I have not yet gone for a ride on the Roue de Paris, the 200-ft high Ferris wheel on the Place de la Concorde, but I have taken its picture. Not to be confused with the Grande Roue, which was erected in Paris for the 1900 Exposition Universelle and stood for 20 years, the Roue de Paris went up for the millennium celebration in 2000 and seems to be here to stay. I had a look at it this morning, running down the Champs-Elysées on the homeward leg of a seven-mile run on my 31st day in Paris.
On Sundays the road along the Seine is closed to cars, and I started down it, heading west toward the Eiffel Tower, then across the Pont d’Iena, planning to sneak up on the Arc de Triomphe by one of the 12 streets that converge on it. It was my first crossing of the bridge between the Eiffel Tower and the Palais de Chaillot, and it was free of the thronging tourists who would soon arrive.
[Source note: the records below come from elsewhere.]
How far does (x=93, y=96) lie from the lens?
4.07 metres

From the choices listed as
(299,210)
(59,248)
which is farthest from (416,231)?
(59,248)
Reaching the top of the steps near the Trocadéro Métro station, I passed between the eight golden statues that stand facing each other, four on each side, officially welcoming me to the 16th arrondissement. After a few zigs and zags I ended up on Rue de la Pompe, running past a pub called Honest Lawyer. Rue de la Pompe dead-ends at Avenue Foch, the wide and well-heeled street that runs between the Bois de Boulogne and the Arc de Triomphe. I hung a right and came up the hill, happy not to have missed my planned inspection of the famous Arc, commissioned by Napoleon in 1806 as a slap on his own back for the great job he was doing watering the fields of Europe with the blood of soldiers both French and foreign.
After taking the Place Charles de Gaulle side of the circle around the Arc, I turned down the Avenue des Champs-Elysées, passing an arcade called Publicis Drugstore, which houses several businesses, none of which is a pharmacy.
Ordering a sandwich, something I do as least once a day, can be a great opportunity to learn a few new words of French. Walking back from a meeting around lunchtime last Friday I ducked into a tiny sandwich shop on a side street between Quai Voltaire and Blvd St-Germain. I bent down to inspect the various sandwiches piled in the glass case and then met the penetrating gaze and raised eyebrows of the Sandwich Man. Loudly confident and hungry, I placed my order.
“Un club thon!” I said, forgetting that thon means tuna.
“Chaud?” The Sandwich Man asked convincingly.
“Pourquoi pas.” I fired back, sounding even hungrier than before.
So I ended up with a hot tuna sandwich, which was quite good, but not exactly what I had in mind.
Three days after arriving in Paris I left, taking the Eurostar to London to spend Christmas with friends. I was sitting in the waiting area at the Gare du Nord when an announcement came over the public address system. First in French and then in English, a female voice belabored a forlorn and captive audience:
“This is a security announcement. A pink bag of chocolates and candies has been left unaccompanied at the UK Customs desk. If is it not claimed immediately by its owner it will be destroyed by security personnel.”
I was deflated by this news, gathering that Paris suffers from the same over-securitization that has a hold on the United States like Br’er Rabbit grappling with the Tar Baby. I pictured a couple of under-appreciated gendarmes waiting an obligatory five minutes, then tearing into a kilo of fancy Parisian chocolates and stuffing peppermint sticks into their pockets for later. I was jerked from my malaise by the blur of an octogenarian Asian woman sprinting toward the Customs desk to rescue her stocking stuffers from the cops.
Paris does Christmas well. Strings of white lights are everywhere, Christmas trees stand in front of public buildings, and fake snow is spray-painted on the windows of shops and cafés across the city, yet somehow Paris does not succumb to the kitsch of other cities decorated for the holidays. In spite of all the window dressing, the city isn’t trying to look good, she just does. Like a woman I saw yesterday in the Rue Mouffetard. She was walking toward me in the middle of the street, slamming her stiletto-heeled boots into the ground with each step, her hair bouncing, her head and shoulders motionless, a thousand-yard stare glazing her dark brown eyes. She was wearing little black shorts over black tights and a black leather jacket made top-heavy by a huge fur collar that I hoped was real. This Parisian goddess, announcing herself like a Clydesdale on a cobbled street, was probably just running out from her job at the bank to grab un club thon. This is the beauty of Paris, or one of them, anyway.